>>>>

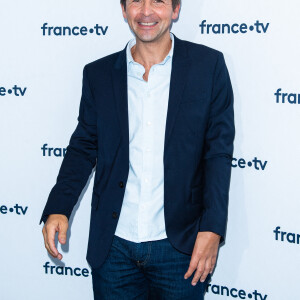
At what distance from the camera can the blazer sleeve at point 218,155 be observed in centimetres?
180

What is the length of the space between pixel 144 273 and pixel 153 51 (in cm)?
93

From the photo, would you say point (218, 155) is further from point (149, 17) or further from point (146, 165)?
point (149, 17)

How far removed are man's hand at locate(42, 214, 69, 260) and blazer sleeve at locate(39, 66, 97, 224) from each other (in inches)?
2.6

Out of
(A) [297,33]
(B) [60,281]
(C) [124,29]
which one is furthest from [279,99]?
(B) [60,281]

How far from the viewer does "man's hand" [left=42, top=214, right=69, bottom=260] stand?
6.01ft

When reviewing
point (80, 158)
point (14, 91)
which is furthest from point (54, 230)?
point (14, 91)

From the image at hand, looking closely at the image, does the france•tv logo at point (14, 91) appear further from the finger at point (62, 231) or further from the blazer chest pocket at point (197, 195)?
the blazer chest pocket at point (197, 195)

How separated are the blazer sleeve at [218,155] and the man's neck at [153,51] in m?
0.23

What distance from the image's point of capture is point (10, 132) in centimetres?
268

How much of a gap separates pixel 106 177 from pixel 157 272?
17.6 inches

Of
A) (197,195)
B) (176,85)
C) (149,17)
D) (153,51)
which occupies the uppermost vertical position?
(149,17)

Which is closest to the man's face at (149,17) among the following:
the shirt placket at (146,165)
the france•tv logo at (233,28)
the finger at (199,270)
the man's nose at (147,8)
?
the man's nose at (147,8)

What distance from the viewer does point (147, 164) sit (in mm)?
1896

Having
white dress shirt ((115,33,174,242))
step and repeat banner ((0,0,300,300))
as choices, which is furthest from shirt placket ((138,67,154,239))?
step and repeat banner ((0,0,300,300))
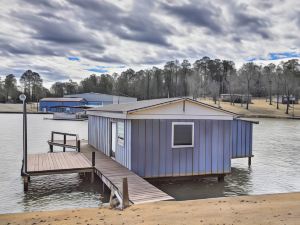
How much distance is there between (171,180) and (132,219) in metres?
5.36

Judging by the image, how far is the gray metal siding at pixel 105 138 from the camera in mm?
10641

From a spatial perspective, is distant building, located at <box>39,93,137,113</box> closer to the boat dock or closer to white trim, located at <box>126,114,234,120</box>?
the boat dock

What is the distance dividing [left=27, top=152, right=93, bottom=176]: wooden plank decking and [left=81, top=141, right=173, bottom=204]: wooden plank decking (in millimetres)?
568

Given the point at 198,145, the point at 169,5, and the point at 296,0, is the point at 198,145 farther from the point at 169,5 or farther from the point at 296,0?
the point at 296,0

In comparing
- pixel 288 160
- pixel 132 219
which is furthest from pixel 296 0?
pixel 132 219

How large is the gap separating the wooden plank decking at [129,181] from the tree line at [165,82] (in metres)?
75.7

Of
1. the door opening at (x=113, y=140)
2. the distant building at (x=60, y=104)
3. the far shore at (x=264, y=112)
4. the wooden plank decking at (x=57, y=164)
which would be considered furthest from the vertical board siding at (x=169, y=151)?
the distant building at (x=60, y=104)

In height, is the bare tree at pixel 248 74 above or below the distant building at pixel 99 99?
above

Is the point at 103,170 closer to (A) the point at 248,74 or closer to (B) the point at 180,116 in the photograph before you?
(B) the point at 180,116

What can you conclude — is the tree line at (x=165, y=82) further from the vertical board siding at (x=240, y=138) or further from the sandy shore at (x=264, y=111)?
the vertical board siding at (x=240, y=138)

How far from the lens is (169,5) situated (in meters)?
15.7

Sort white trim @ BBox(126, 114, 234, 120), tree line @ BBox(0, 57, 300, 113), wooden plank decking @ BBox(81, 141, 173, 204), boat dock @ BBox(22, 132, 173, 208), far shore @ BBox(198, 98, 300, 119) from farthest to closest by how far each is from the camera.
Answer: tree line @ BBox(0, 57, 300, 113) < far shore @ BBox(198, 98, 300, 119) < white trim @ BBox(126, 114, 234, 120) < wooden plank decking @ BBox(81, 141, 173, 204) < boat dock @ BBox(22, 132, 173, 208)

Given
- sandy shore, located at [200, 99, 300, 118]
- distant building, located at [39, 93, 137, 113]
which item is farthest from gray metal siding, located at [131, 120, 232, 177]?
distant building, located at [39, 93, 137, 113]

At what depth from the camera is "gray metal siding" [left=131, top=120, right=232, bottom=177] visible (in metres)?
10.4
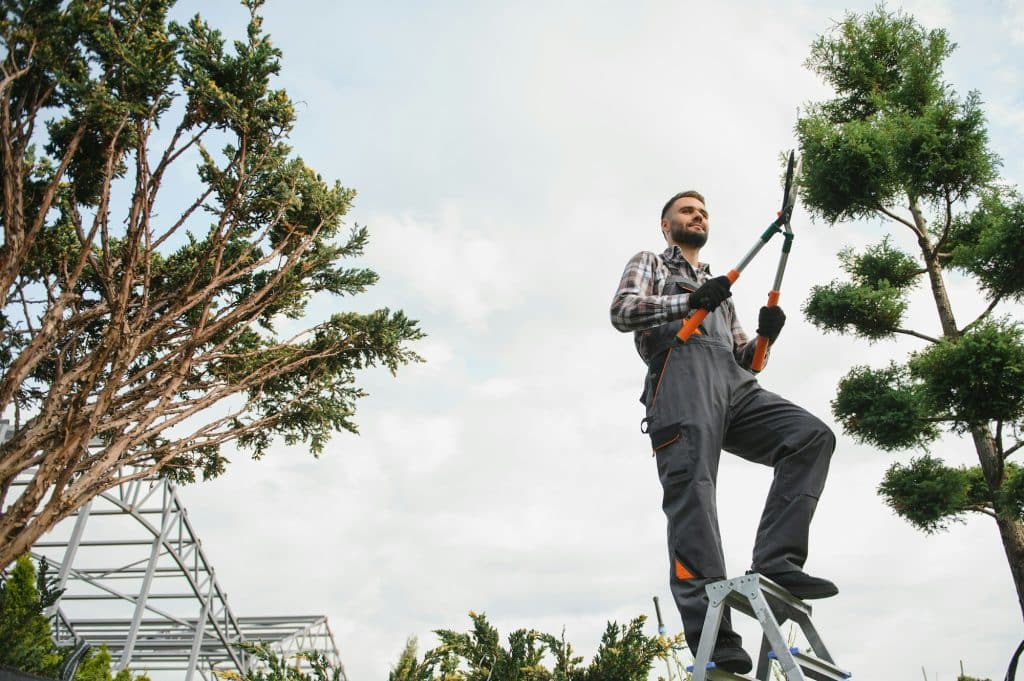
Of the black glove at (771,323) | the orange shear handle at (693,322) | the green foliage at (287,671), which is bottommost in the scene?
the green foliage at (287,671)

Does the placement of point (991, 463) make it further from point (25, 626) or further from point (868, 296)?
point (25, 626)

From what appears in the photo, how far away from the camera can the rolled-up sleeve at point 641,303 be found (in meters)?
3.34

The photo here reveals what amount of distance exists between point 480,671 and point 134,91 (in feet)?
29.9

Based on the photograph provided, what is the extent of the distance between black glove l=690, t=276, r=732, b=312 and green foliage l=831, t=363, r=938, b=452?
8.29 m

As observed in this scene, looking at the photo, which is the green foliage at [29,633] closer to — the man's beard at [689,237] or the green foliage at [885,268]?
the man's beard at [689,237]

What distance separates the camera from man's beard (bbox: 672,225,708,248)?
3.97m

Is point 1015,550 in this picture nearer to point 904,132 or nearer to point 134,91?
point 904,132

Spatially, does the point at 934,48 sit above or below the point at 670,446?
above

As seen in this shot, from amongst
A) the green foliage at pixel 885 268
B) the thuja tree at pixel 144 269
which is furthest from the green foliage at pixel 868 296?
the thuja tree at pixel 144 269

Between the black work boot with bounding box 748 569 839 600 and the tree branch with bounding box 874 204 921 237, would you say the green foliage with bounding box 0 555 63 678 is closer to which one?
the black work boot with bounding box 748 569 839 600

<<<<

• _EXERCISE GOAL_: Keep the pictures out of your copy, and repeat every entry above exactly.

• _PROBLEM SOLUTION_:
At what distance from the camera can the blazer sleeve at point 218,155 be observed in centimetres?
180

What is the length of the space between pixel 144 273 and pixel 153 51 (in cm)?
93

From the photo, would you say point (218, 155) is further from point (149, 17) or further from point (146, 165)?
point (149, 17)

How far removed are man's hand at locate(42, 214, 69, 260) and blazer sleeve at locate(39, 66, 97, 224) from each other (in inches)?
2.6

Out of
(A) [297,33]
(B) [60,281]
(C) [124,29]
which one is furthest from [279,99]?
(B) [60,281]

How far from the viewer does "man's hand" [left=42, top=214, right=69, bottom=260] stand?
6.01ft

When reviewing
point (80, 158)
point (14, 91)
which is furthest from point (54, 230)?
point (14, 91)

From the image at hand, looking closely at the image, does the france•tv logo at point (14, 91) appear further from the finger at point (62, 231) or further from the blazer chest pocket at point (197, 195)?
the blazer chest pocket at point (197, 195)

How separated are the blazer sleeve at [218,155] and the man's neck at [153,51] in m?
0.23

What distance from the image's point of capture is point (10, 132) in centimetres?
268

How much of a gap separates pixel 106 177 from pixel 157 272?
17.6 inches

Of
A) (197,195)
B) (176,85)
C) (149,17)
D) (153,51)
which occupies the uppermost vertical position?
(149,17)

Which is closest to the man's face at (149,17) among the following:
the shirt placket at (146,165)
the france•tv logo at (233,28)
the finger at (199,270)
the man's nose at (147,8)
?
the man's nose at (147,8)

What distance from the viewer does point (147, 164) sit (in mm)?
1896

Having
white dress shirt ((115,33,174,242))
step and repeat banner ((0,0,300,300))
as choices, which is furthest from shirt placket ((138,67,154,239))?
step and repeat banner ((0,0,300,300))
How much distance is there between (171,180) and (132,219) in metres?
5.36

Judging by the image, how far is the gray metal siding at pixel 105 138 from the camera in mm?
10641

From a spatial perspective, is distant building, located at <box>39,93,137,113</box> closer to the boat dock or closer to white trim, located at <box>126,114,234,120</box>?
the boat dock

What is the distance dividing [left=27, top=152, right=93, bottom=176]: wooden plank decking and [left=81, top=141, right=173, bottom=204]: wooden plank decking (in millimetres)?
568

Given the point at 198,145, the point at 169,5, and the point at 296,0, is the point at 198,145 farther from the point at 169,5 or farther from the point at 296,0?
the point at 296,0

In comparing
- pixel 288 160
- pixel 132 219
which is furthest from pixel 296 0?
pixel 132 219

How large is the gap separating the wooden plank decking at [129,181] from the tree line at [165,82] (in metres)?
75.7

Of
1. the door opening at (x=113, y=140)
2. the distant building at (x=60, y=104)
3. the far shore at (x=264, y=112)
4. the wooden plank decking at (x=57, y=164)
which would be considered furthest from the vertical board siding at (x=169, y=151)?
the distant building at (x=60, y=104)

In height, is the bare tree at pixel 248 74 above or below the distant building at pixel 99 99?
above

Is the point at 103,170 closer to (A) the point at 248,74 or closer to (B) the point at 180,116 in the photograph before you?
(B) the point at 180,116

What can you conclude — is the tree line at (x=165, y=82) further from the vertical board siding at (x=240, y=138) or further from the sandy shore at (x=264, y=111)?
the vertical board siding at (x=240, y=138)

How far from the lens is (169,5) situated (in meters)?
15.7

Sort white trim @ BBox(126, 114, 234, 120), tree line @ BBox(0, 57, 300, 113), wooden plank decking @ BBox(81, 141, 173, 204), boat dock @ BBox(22, 132, 173, 208), far shore @ BBox(198, 98, 300, 119) from farthest to closest by how far each is from the camera.
Answer: tree line @ BBox(0, 57, 300, 113) < far shore @ BBox(198, 98, 300, 119) < white trim @ BBox(126, 114, 234, 120) < wooden plank decking @ BBox(81, 141, 173, 204) < boat dock @ BBox(22, 132, 173, 208)

Given
- sandy shore, located at [200, 99, 300, 118]
- distant building, located at [39, 93, 137, 113]
which item is farthest from gray metal siding, located at [131, 120, 232, 177]?
distant building, located at [39, 93, 137, 113]

At what depth from the camera is "gray metal siding" [left=131, top=120, right=232, bottom=177] visible (in metres)?
10.4
Of the black glove at (771,323) | the orange shear handle at (693,322) | the green foliage at (287,671), which is bottommost in the scene?
the green foliage at (287,671)

Does the placement of point (991, 463) make it further from point (25, 626) or further from point (868, 296)?
point (25, 626)

From what appears in the photo, how far away from the camera can the rolled-up sleeve at point 641,303 be found (in meters)?
3.34

The photo here reveals what amount of distance exists between point 480,671 and point 134,91 (in feet)?
29.9

Based on the photograph provided, what is the extent of the distance between black glove l=690, t=276, r=732, b=312 and green foliage l=831, t=363, r=938, b=452?
8.29 m

As observed in this scene, looking at the photo, which is the green foliage at [29,633] closer to — the man's beard at [689,237] or the green foliage at [885,268]?
the man's beard at [689,237]

What distance separates the camera from man's beard (bbox: 672,225,708,248)?
3.97m

Is point 1015,550 in this picture nearer to point 904,132 or nearer to point 134,91?
point 904,132

Spatially, does the point at 934,48 sit above or below the point at 670,446?
above

As seen in this shot, from amongst
A) the green foliage at pixel 885 268
B) the thuja tree at pixel 144 269
which is furthest from the green foliage at pixel 868 296?
the thuja tree at pixel 144 269

Between the black work boot with bounding box 748 569 839 600 and the tree branch with bounding box 874 204 921 237, would you say the green foliage with bounding box 0 555 63 678 is closer to which one?
the black work boot with bounding box 748 569 839 600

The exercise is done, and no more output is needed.